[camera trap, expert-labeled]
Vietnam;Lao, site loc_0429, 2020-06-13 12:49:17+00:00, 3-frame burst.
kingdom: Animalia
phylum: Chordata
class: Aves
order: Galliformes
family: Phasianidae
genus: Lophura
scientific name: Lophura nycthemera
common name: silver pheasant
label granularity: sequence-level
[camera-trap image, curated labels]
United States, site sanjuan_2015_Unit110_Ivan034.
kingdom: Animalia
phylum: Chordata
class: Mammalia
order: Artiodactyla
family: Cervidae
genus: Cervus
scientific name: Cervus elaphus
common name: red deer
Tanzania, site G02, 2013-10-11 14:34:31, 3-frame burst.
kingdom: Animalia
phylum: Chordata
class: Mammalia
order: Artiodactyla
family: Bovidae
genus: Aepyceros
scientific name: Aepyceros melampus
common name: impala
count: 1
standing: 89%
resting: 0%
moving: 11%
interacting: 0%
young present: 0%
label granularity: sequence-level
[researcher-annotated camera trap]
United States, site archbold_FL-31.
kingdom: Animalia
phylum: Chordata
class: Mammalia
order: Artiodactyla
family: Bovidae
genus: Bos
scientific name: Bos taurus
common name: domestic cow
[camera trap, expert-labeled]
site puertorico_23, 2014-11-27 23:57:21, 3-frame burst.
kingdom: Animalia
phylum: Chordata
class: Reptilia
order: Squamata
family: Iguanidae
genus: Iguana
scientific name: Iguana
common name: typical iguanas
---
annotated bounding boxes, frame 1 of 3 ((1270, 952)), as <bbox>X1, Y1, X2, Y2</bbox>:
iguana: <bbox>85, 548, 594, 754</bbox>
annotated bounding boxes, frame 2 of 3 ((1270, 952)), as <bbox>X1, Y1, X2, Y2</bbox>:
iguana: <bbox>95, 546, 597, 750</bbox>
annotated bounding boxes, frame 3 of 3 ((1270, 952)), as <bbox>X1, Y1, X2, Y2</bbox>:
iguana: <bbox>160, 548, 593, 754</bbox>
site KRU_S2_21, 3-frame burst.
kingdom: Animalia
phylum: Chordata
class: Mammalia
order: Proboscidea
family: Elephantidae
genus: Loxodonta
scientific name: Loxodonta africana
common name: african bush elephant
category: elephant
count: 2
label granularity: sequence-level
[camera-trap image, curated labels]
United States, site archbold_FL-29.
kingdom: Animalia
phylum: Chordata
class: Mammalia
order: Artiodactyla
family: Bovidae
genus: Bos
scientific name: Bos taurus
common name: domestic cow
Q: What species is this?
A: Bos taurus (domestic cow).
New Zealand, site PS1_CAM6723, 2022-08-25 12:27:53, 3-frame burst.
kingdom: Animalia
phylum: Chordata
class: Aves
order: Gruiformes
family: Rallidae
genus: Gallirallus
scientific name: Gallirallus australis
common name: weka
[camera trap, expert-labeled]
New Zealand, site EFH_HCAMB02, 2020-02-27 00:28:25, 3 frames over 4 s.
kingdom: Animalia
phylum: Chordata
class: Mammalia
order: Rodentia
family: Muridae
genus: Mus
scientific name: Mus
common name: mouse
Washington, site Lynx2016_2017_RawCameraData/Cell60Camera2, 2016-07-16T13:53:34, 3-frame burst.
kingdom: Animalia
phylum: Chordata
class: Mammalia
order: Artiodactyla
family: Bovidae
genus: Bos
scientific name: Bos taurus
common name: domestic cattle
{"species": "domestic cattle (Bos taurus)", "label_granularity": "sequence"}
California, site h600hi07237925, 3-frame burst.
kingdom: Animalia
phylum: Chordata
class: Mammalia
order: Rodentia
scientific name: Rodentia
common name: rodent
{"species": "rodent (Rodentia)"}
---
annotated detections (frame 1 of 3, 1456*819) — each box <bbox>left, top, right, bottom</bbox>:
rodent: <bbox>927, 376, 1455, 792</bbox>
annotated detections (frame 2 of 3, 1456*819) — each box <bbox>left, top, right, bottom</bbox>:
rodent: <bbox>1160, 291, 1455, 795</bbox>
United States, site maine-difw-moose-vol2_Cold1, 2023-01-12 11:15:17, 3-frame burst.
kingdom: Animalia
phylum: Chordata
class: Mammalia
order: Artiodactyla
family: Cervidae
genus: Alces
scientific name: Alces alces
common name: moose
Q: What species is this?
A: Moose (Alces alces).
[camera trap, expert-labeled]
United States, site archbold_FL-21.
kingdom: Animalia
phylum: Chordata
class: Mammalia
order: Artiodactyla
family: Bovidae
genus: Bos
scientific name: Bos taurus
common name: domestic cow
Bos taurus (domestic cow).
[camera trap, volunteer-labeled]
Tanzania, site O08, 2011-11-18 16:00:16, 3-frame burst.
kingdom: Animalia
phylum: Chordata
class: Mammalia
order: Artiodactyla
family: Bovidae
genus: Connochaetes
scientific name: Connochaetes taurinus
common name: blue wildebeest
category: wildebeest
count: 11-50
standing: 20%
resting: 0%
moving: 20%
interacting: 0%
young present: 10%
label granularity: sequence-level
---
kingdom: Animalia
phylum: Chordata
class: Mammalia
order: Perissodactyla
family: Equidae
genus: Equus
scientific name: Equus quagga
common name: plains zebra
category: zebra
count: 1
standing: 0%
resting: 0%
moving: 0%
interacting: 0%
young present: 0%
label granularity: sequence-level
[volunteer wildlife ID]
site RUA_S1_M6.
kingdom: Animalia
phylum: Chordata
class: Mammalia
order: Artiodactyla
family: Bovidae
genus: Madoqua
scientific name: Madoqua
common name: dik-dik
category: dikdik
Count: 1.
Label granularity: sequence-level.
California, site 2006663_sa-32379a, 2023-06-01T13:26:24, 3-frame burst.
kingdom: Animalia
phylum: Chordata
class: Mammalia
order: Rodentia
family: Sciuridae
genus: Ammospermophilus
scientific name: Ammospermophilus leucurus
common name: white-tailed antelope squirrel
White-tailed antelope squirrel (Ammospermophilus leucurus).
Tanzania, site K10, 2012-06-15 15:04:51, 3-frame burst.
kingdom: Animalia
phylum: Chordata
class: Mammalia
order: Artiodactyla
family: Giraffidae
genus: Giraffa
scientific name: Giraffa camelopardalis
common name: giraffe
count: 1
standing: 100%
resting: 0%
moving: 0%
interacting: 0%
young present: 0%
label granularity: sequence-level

- How to complete this task -
Which of the lines in the data contain the string "volunteer"? Return each one.

- Result of the exercise -
[camera trap, volunteer-labeled]
[volunteer wildlife ID]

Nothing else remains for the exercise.